ALTER-EU and CEO agree. The Parliament has a unique opportunity to consider this issue and to tackle apparent Commission complaisance about staff ethics. We hope it will accept this challenge.

This blog has also been published by the Social Europe Journal.


Monday, 23 January 2012

Ex-Commissioners going through the revolving door: transparency promise delayed

In April 2011 following a public outcry about ex-Commissioners going through the revolving door into industry (lobby) jobs, the European Commission introduced a slightly stricter Code of Conduct for Commissioners. No fewer than 6 out of the 13 Commissioners who left in February 2010 went into such jobs, including powerful Commissioners like Gunter Verheugen and Charlie McCreevy, who took a whole string of lobbying jobs provoking conflicts of interest. The Commission blocked just one job move because of glaring conflicts of interests (McCreevy’s move to NBNK Investments); the rest were given the green light with only very limited restrictions imposed on their activities with their new employers. Announcing the new code, Commissioner Maroš Šefčovič also promised that the Commission would create a website where the public could access information about decisions about Commissioners moving into new jobs. This promise of online transparency was an important change. Previously cumbersome freedom-of-information requests, usually initiated by NGOs, was the only way of shedding any light on Commissioners’ job moves.

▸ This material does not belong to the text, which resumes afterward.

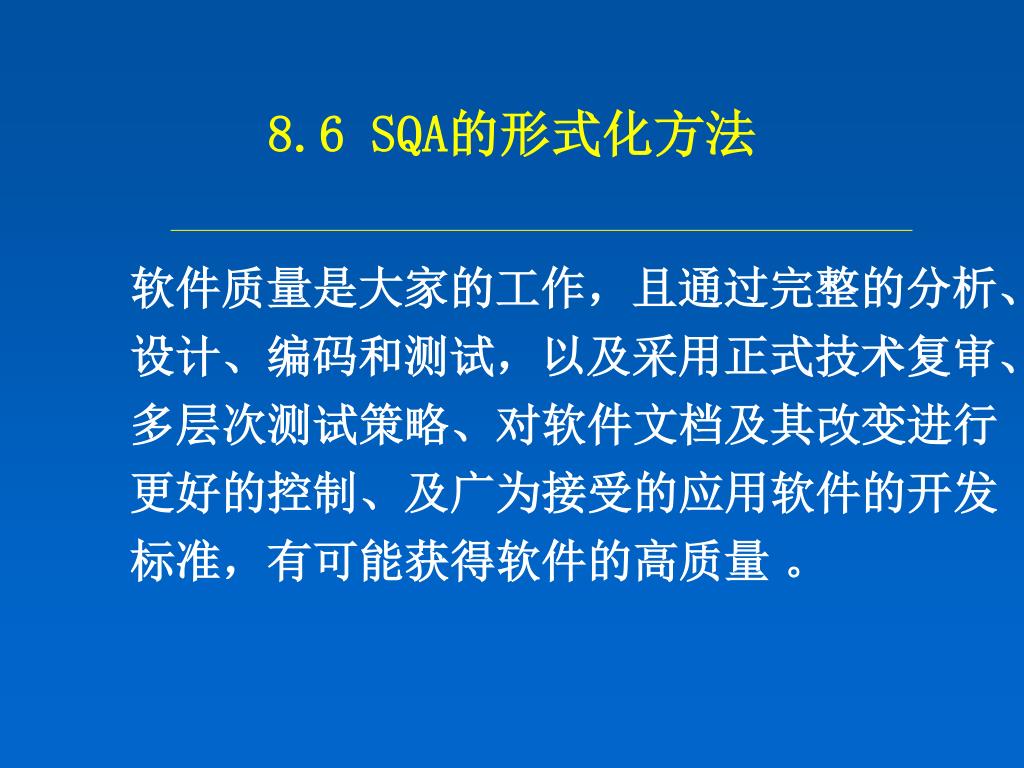 8.6 SQA的形式化方法

软件质量是大家的工作，且通过完整的分析、设计、编码和测试，以及采用正式技术复审、多层次测试策略、对软件文档及其改变进行更好的控制、及广为接受的应用软件的开发标准，有可能获得软件的高质量 。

Unfortunately it is now clear that the Commission is not in any hurry to implement the promise, quite the contrary. The Commission has informed Corporate Europe Observatory (CEO) that the promised website will only be launched when the current Commissioners depart in 2015. This means that the Commission's decisions regarding the Commissioners who left in 2010 will not be published anywhere on the Commission’s website, brushing the related revolving door scandals under the carpet. It is hard to justify why the Commission should not implement its promise now, starting with the most recent cases and then updating the website with new decisions as they happen. This disappointing approach raises questions about the Commission’s commitment to pro-active transparency.

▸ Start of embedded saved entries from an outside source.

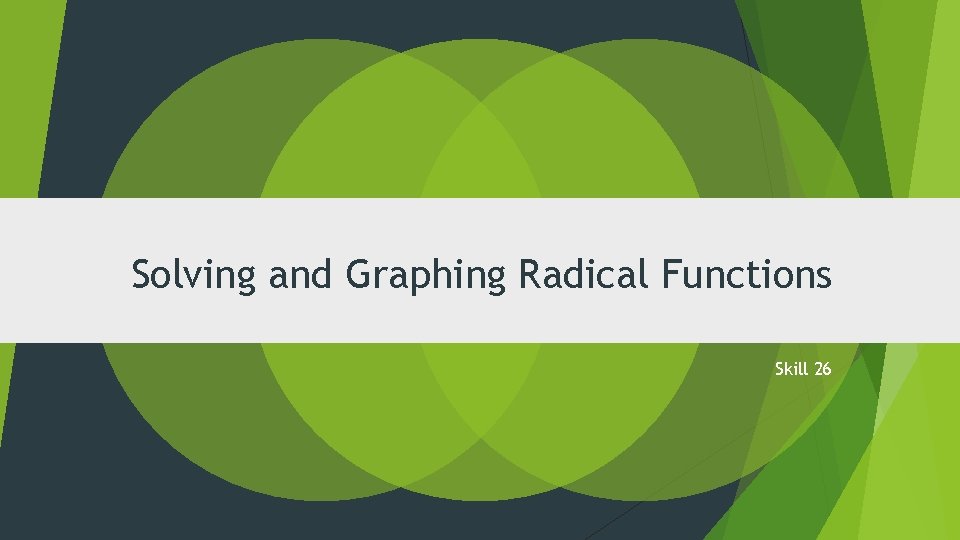 Solving and Graphing Radical Functions

Skill 26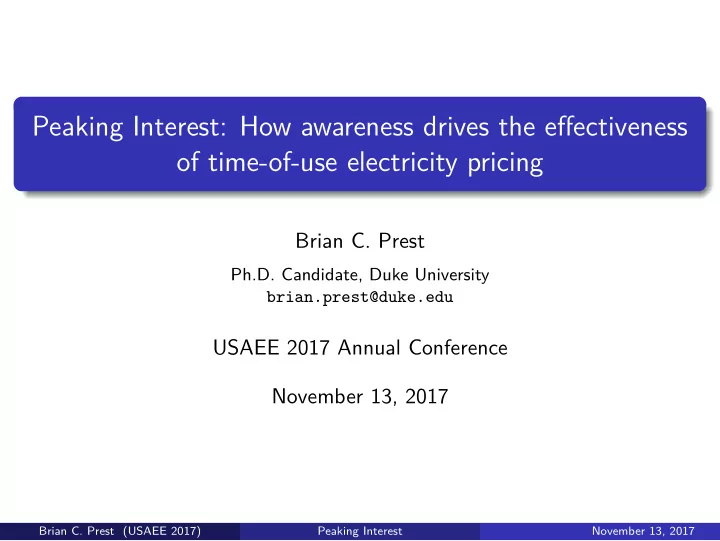 Peaking Interest: How awareness drives the effectiveness of time-of-use electricity pricing

Brian C. Prest

Ph.D. Candidate, Duke University
brian.prest@duke.edu

USAEE 2017 Annual Conference

November 13, 2017

Brian C. Prest (USAEE 2017) Peaking Interest November 13, 2017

While we’re waiting for the Commission to implement its transparency promise, the Alliance for Lobbying Transparency and Ethics Regulation (ALTER-EU) website is the place to go for these types of documents. ALTER-EU published a large number of Commission documents regarding the approval procedure for the above-mentioned six ex-Commissioners online back in spring 2011. ALTER-EU has now updated the site with documents about several new cases, received through freedom-of-information requests (using the excellent asktheeu.org website).

Among the new cases are ex-Commissioner Benita Ferrero-Waldner's move to join the board of Alpine Group, a large multinational construction company. The Commission approved this move in the same superficial way as the numerous other board positions she has accepted, without any cooling-off period or ban on lobbying.

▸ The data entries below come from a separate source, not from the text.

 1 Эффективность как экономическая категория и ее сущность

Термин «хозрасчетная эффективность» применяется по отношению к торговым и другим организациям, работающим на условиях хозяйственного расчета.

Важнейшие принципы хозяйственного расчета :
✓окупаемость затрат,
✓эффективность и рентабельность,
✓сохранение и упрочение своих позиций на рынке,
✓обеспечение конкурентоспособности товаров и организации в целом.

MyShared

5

Also new on the website is the Commission’s approval of ex-Commissioner Meglena Kuneva's appointment at the Trilateral Commission, a neoliberal thinktank.

Meanwhile, the Commission continues to reject calls for pro-active transparency around its decisions about Commission officials (staff) going through the revolving door. In a letter last month, the Commission argued that introducing a revolving door register for Commission officials would violate data protection and privacy rules because names “are also considered personal data”.

In its response to Commissioner Šefčovič, ALTER-EU has countered this argument and reiterated calls for a revolving door register, pointing to the fact that such a register already exists in the UK. CEO's RevolvingDoorWatch pages will also include information about new cases as we find them.